Republicans: Despite being in the minority in both houses of Congress, the Republicans still have some sway over the debt ceiling debate because they have the ability to filibuster any legislation in the Senate that would raise or suspend it. They also have differing ideas on the nation's fiscal strategy, favoring lower taxes, a smaller, less intrusive government, and less regulation.

Some possible rewards for playing chicken with the debt ceiling are:
  • The fear of default might be used to pressure Democrats into reducing their spending commitments or accepting expenditure cutbacks or other reforms.
  • They might use the debt ceiling as an opportunity to attack Democrats for misusing, wasting, and being socialist with tax dollars.
  • They may utilize the debt ceiling to galvanize their support base and turn out voters in time for the upcoming midterm elections.

Some possible drawbacks of playing chicken with the debt ceiling are:
  • They might be perceived as politicized, obstructionist, and unpatriotic for endangering the nation's security and creditworthiness.
  • If they are seen as hypocritical or inconsistent for opposing debt rises during Democratic regimes but supporting them under Republican ones, they risk losing their credibility as fiscal conservatives.
  • They might encounter opposition from members of their own party who might favor a less authoritarian or cooperative style of rule.


In conclusion, both parties may want to avoid playing chicken with the debt ceiling because it could have both favorable and unfavorable consequences for their political futures. The outcome could be influenced by how well they convey their ideas, how they conduct discussions and compromises, and how they handle criticism and public opinion. We have maintained that playing chicken with the debt ceiling is a risky and careless game that imperils the country's creditworthiness, standing, and stability.

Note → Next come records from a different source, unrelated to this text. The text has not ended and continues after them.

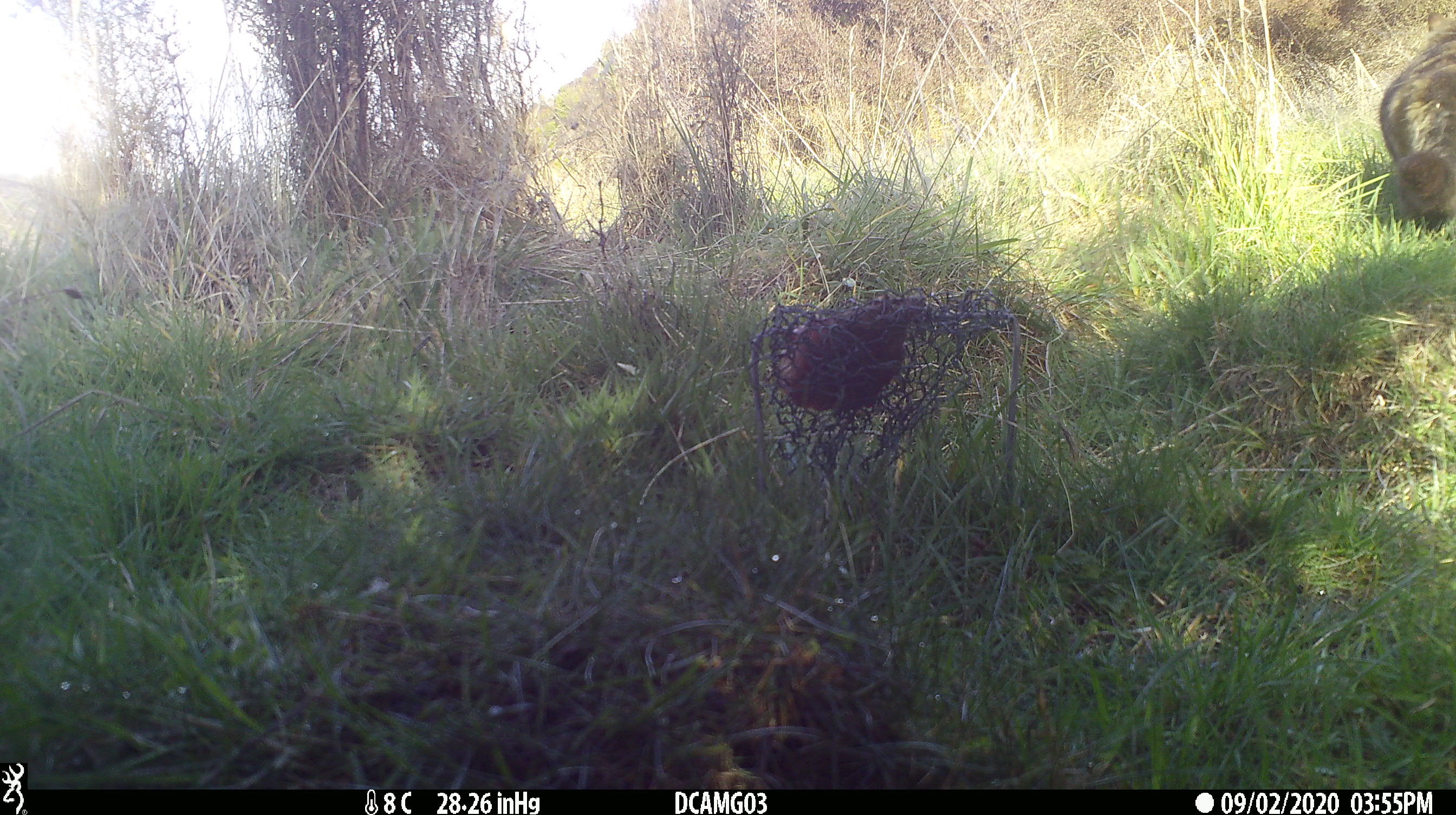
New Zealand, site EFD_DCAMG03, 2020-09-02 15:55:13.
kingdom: Animalia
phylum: Chordata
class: Mammalia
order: Carnivora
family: Felidae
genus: Felis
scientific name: Felis catus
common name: domestic cat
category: cat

To avoid such a catastrophic outcome, we have proposed some possible solutions that could break the impasse and prevent a default. These include:
  • Removing the debt ceiling entirely because it has no real use and merely leads to unneeded angst and brinksmanship.
  • Implementing a rule-based strategy that automatically changes the debt cap to reflect the objectives of fiscal policy and the state of the economy.
  • Giving the executive branch the power to increase the debt ceiling, subject to congressional approval or override.
  • The Treasury is given permission to issue debt above the cap by using the 14th Amendment, which provides that the legitimacy of the public debt cannot be contested.
  • Creating additional borrowing capacity by issuing a platinum coin with a face value of at least $1 trillion and depositing it with the Federal Reserve.

Any of these alternatives, in our opinion, would be preferable to the possibility of a default, which may have disastrous and long-lasting implications on the economies of the United States and the rest of the globe. We implore the President and Congress to take prompt, responsible action to increase the debt ceiling before it's too late.